_REQUIRED TASK_.
Restate, word for word, every line of the data.

_Spatial question records_.
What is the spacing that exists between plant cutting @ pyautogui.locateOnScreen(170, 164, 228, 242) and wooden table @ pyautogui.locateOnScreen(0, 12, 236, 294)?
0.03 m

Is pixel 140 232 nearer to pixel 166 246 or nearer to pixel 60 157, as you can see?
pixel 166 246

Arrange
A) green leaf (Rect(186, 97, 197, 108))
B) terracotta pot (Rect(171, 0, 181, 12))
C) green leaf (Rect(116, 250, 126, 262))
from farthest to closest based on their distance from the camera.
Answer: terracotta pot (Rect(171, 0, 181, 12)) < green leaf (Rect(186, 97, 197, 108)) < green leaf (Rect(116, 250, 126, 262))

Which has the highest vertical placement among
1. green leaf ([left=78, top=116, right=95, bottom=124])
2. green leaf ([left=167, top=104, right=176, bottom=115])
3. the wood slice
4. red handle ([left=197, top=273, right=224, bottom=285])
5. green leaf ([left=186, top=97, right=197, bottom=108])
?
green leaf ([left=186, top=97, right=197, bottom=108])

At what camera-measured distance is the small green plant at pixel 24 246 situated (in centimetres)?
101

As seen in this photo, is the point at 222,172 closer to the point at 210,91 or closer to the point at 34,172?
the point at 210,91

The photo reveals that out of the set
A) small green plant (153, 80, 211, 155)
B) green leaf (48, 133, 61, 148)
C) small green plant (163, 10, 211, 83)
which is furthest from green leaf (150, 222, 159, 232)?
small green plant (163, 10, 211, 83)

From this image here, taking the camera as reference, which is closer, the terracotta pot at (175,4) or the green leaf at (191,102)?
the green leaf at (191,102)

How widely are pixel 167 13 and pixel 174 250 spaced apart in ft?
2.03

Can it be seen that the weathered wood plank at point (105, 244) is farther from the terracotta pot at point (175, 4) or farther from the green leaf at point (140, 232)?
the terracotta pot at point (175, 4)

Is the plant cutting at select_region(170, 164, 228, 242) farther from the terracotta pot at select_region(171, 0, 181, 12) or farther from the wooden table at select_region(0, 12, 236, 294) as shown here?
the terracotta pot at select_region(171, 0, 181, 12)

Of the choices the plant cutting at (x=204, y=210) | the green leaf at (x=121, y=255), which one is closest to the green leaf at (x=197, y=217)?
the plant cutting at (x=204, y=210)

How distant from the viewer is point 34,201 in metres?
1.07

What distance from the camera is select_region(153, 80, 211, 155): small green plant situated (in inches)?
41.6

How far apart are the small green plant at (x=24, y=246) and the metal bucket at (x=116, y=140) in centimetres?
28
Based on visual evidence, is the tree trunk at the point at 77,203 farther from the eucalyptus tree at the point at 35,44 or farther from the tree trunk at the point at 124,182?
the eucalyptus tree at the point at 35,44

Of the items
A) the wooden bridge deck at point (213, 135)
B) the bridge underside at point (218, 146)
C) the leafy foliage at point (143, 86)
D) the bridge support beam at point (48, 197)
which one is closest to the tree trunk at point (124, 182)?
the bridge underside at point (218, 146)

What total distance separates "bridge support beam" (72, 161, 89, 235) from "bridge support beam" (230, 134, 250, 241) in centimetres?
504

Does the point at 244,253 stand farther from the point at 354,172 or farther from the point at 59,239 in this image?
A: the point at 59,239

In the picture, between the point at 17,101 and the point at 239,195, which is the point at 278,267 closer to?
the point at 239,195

_TASK RESULT_.
What is the spacing that exists between plant cutting @ pyautogui.locateOnScreen(170, 164, 228, 242) and wooden table @ pyautogui.locateOnScreen(0, 12, 236, 294)?
0.03 m

Is pixel 140 232 nearer to pixel 166 246 or nearer to pixel 60 157, as you can see?
pixel 166 246

Arrange
A) green leaf (Rect(186, 97, 197, 108))
B) terracotta pot (Rect(171, 0, 181, 12))
C) green leaf (Rect(116, 250, 126, 262))
from farthest to closest based on their distance from the camera.
Answer: terracotta pot (Rect(171, 0, 181, 12)) < green leaf (Rect(186, 97, 197, 108)) < green leaf (Rect(116, 250, 126, 262))

Which has the highest vertical placement among
1. green leaf ([left=78, top=116, right=95, bottom=124])
2. green leaf ([left=167, top=104, right=176, bottom=115])
3. the wood slice
4. red handle ([left=197, top=273, right=224, bottom=285])
5. green leaf ([left=186, top=97, right=197, bottom=108])
?
green leaf ([left=186, top=97, right=197, bottom=108])

At what camera-measured distance is the small green plant at pixel 24 246 situated (in centimetres)?
101

As seen in this photo, is the point at 222,172 closer to the point at 210,91 or closer to the point at 34,172?
the point at 210,91

The photo reveals that out of the set
A) small green plant (153, 80, 211, 155)
B) green leaf (48, 133, 61, 148)
C) small green plant (163, 10, 211, 83)
which is furthest from green leaf (150, 222, 159, 232)?
small green plant (163, 10, 211, 83)

From this image here, taking the camera as reference, which is closer, the terracotta pot at (175,4) or the green leaf at (191,102)?
the green leaf at (191,102)

How widely are pixel 167 13 and pixel 174 250 spaced apart in ft?
2.03

Can it be seen that the weathered wood plank at point (105, 244) is farther from the terracotta pot at point (175, 4) or farther from the green leaf at point (140, 232)?
the terracotta pot at point (175, 4)

Is the plant cutting at select_region(170, 164, 228, 242) farther from the terracotta pot at select_region(171, 0, 181, 12) or farther from the wooden table at select_region(0, 12, 236, 294) as shown here?
the terracotta pot at select_region(171, 0, 181, 12)

Of the choices the plant cutting at (x=204, y=210) | the green leaf at (x=121, y=255), which one is closest to the green leaf at (x=197, y=217)?
the plant cutting at (x=204, y=210)

How distant from the viewer is point 34,201 in metres?
1.07

What distance from the camera is select_region(153, 80, 211, 155): small green plant situated (in inches)?
41.6

How far apart are the small green plant at (x=24, y=246) and the metal bucket at (x=116, y=140) in centimetres?
28
Based on visual evidence, is the tree trunk at the point at 77,203 farther from the eucalyptus tree at the point at 35,44 or farther from the tree trunk at the point at 124,182?
the eucalyptus tree at the point at 35,44

Of the items
A) the wooden bridge deck at point (213, 135)
B) the bridge underside at point (218, 146)
C) the leafy foliage at point (143, 86)
D) the bridge support beam at point (48, 197)
which one is closest to the tree trunk at point (124, 182)?
the bridge underside at point (218, 146)

What total distance separates "bridge support beam" (72, 161, 89, 235) from "bridge support beam" (230, 134, 250, 241) in centimetres?
504

Does the point at 244,253 stand farther from the point at 354,172 or farther from the point at 59,239 in this image?
A: the point at 59,239

In the picture, between the point at 17,101 and the point at 239,195, which is the point at 278,267 closer to?
the point at 239,195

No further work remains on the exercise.